We started with the 1/2 marathon runners too, the course splitting off just after mile ~10.5. It was important at this point to go out EASY. It's easy to get carried away and take off with the speed of the half marathon racers, but with 26 (hilly) miles ahead, we needed to save our energy. Dennis and I had discussed going out conservatively so that I wouldn't crash and burn in the second half (the hillier) part of the race. There was a pacer designated for a 2:43 race time, so Ben and I decided to stick with him for the first 5 or so miles and then to re-evaluate how we were feeling. The pacer's watch didn't load at the start line (surrounded by 40,000 other gps watches looking for signal) so he took it out quite a bit faster than many of the girls had expected he would. Miles 1 and two were almost completely flat and between the start and the 11th mile marks, we crossed 5 bridges, most of which had a bit of a hill to them. I was feeling strong and like I was cruising through 8 miles. The signs were funny and the water stations and cheering sections were bursting with energy. I was taking fluids from my elite bottles because I was already feeling thirsty. I drank more than I had in training, which I think was the start to the issues I faced later on the race.

Ben and I had put a lead on the 2:43 pace group, but around 9 miles in we all regrouped and worked together. It was myself and another elite female named Emily, which made for double the cheering. People really get excited when they can cheer for us by name, and with two Emilys in close proximity, they just didn't know what to do with themselves. We caught up with another female marathoner just off Carson St near mile 9. as we approached the third water station in mile 10, someone managed to bump my bottle off the end of the table. I started to panic and hand about two seconds worth of "I'm going to cry" fear. This bottle had my first gel on it, which I desperately needed before the big, treacherous hill just over the other side of the bridge. I couldn't stop to get it and even with the efforts of the volunteer to grab it and try and catch up, I knew it wasn't going to happen. So this is what racing is like, there are always curve balls and the experience I'm looking for in races is how to deal with it all. Luckily I had Ben there, quickly asking what kind of gel I had on my bottle and handing me one he was carrying with him. I am so lucky to have such an selfless training partner who will not only run with me for the whole marathon, cheer me through the race, but also give up his fuel for me. I owe him one. I took half his gel and put my head down to get over the bridge.

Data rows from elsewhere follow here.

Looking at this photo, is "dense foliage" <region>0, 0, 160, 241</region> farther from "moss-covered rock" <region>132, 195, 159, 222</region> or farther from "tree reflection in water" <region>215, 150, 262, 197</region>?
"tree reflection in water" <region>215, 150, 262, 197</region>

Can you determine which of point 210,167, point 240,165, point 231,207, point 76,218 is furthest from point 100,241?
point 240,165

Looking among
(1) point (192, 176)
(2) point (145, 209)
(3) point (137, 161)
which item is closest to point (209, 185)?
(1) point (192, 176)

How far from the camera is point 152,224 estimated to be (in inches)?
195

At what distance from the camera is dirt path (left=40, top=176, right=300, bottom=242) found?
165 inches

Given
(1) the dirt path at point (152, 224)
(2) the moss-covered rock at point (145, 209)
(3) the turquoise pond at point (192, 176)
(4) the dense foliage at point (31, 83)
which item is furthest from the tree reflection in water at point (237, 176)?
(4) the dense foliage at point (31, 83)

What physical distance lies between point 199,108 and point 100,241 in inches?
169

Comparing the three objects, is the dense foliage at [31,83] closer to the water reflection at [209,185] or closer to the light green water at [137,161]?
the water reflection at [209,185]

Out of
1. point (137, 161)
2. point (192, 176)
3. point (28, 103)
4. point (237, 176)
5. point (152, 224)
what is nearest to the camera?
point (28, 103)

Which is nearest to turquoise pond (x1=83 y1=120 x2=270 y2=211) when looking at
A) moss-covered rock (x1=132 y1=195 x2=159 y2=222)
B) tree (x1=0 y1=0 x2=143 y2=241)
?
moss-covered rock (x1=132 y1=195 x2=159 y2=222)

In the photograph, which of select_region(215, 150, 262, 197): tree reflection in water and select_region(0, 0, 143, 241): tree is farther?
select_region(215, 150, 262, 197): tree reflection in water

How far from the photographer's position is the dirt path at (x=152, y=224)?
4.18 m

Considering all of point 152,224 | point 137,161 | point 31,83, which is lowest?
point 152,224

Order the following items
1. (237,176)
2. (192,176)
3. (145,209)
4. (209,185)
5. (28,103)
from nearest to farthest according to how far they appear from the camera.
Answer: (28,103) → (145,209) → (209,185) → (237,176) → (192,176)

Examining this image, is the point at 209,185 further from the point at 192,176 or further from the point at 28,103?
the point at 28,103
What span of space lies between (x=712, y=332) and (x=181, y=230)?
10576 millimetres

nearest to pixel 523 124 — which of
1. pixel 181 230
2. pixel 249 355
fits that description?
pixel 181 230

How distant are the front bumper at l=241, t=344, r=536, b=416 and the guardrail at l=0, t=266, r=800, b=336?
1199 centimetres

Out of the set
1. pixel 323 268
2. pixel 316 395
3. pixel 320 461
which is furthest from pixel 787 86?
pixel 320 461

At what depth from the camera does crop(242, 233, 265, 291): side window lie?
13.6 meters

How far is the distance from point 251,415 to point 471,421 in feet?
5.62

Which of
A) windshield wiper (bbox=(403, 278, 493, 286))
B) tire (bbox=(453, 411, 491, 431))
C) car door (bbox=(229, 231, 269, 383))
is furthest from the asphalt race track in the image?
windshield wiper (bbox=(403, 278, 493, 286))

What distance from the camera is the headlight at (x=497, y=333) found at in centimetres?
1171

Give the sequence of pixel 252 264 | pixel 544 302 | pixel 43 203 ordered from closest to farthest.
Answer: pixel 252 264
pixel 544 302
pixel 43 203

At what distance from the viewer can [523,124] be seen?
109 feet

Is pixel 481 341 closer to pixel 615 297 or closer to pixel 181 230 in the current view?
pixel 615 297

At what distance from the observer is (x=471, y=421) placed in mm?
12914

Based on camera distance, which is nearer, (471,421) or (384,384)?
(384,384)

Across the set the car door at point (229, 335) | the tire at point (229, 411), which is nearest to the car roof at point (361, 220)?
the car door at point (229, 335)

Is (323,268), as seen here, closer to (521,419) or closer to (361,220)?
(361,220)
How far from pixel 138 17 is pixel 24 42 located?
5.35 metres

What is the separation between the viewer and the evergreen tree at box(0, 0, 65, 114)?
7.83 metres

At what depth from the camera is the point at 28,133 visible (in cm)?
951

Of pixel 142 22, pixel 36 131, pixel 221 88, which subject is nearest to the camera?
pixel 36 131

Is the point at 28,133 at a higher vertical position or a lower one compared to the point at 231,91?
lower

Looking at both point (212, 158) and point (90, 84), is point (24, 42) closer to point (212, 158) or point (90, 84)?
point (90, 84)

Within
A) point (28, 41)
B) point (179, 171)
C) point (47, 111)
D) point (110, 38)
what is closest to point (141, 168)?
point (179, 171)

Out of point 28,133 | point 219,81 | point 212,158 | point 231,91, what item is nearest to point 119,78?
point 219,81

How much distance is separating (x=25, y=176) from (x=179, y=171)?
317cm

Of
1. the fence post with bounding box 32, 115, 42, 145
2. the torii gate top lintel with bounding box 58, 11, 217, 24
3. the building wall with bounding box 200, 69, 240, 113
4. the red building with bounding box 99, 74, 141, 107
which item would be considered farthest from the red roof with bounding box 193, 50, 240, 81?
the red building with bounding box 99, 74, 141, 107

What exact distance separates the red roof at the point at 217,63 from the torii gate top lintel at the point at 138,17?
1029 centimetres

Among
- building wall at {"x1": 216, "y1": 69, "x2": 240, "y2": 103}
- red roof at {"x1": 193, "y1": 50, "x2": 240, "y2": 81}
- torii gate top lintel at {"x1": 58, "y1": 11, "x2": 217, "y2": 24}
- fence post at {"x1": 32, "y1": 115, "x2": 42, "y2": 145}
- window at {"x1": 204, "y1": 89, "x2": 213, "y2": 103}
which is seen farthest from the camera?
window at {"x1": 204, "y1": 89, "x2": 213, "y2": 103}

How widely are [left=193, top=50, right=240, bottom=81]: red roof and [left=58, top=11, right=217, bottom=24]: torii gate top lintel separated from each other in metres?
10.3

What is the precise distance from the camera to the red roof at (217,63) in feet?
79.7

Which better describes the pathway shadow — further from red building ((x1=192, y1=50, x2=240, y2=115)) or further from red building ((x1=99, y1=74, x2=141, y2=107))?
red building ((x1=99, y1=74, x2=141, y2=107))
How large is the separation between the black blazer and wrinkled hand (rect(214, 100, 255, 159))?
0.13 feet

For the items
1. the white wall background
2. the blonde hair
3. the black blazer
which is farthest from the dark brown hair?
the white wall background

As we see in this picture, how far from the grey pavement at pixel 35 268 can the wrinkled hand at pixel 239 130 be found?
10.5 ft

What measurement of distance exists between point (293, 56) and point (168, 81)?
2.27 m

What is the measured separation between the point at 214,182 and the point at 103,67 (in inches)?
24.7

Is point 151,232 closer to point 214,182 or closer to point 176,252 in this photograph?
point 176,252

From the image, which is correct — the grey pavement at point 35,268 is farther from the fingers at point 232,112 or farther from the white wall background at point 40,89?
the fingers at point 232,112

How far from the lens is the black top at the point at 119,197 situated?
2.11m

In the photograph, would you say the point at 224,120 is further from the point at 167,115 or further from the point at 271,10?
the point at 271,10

We then split from the half marathon and took a sharp right up THE HILL. It was a mile long stretch climb, totaling about 300 feet of climbing at once. I had already taken water and three fluid stations, one containing GENUCAN, and 1/2 of a gel and my stomach was not very happy. I kept my cadence up on the hill, but my lower intestines started to signal to me (to put it politely) right around the top of the hill that it was time to find a restroom. Here came another wrench in my race causing me to make another decision I had never been face with before: Do I stop to relieve myself or do it just do my best to hold it in and ignore it until the finish. With more than half the race to go, I think I may have chosen incorrectly. I stuck with it, thinking "It's not toooooo bad." When that hill was over, I imagined everyone's description of rolling meant little hills that were easy to recover.. not exactly. The next 10 miles were up and down grades of varying length. Some up for over a mile, and some switching between up and down, but I guarantee the amount of totally flat was slim to none. Again, this was a race filled with its own unique challenges. I knew being in my head about how tough the uphills were would not in any way benefit me for the race to come. I went through the half marathon at 1:21 exactly, on target for a 2:42. I didn't let this bother me, because I knew that with the course I had already seen, that it wasn't going to be a PR kind of day. I just wanted to race for place now, and teach myself step by step that my mental attitude can be trained to be what gets be through the race.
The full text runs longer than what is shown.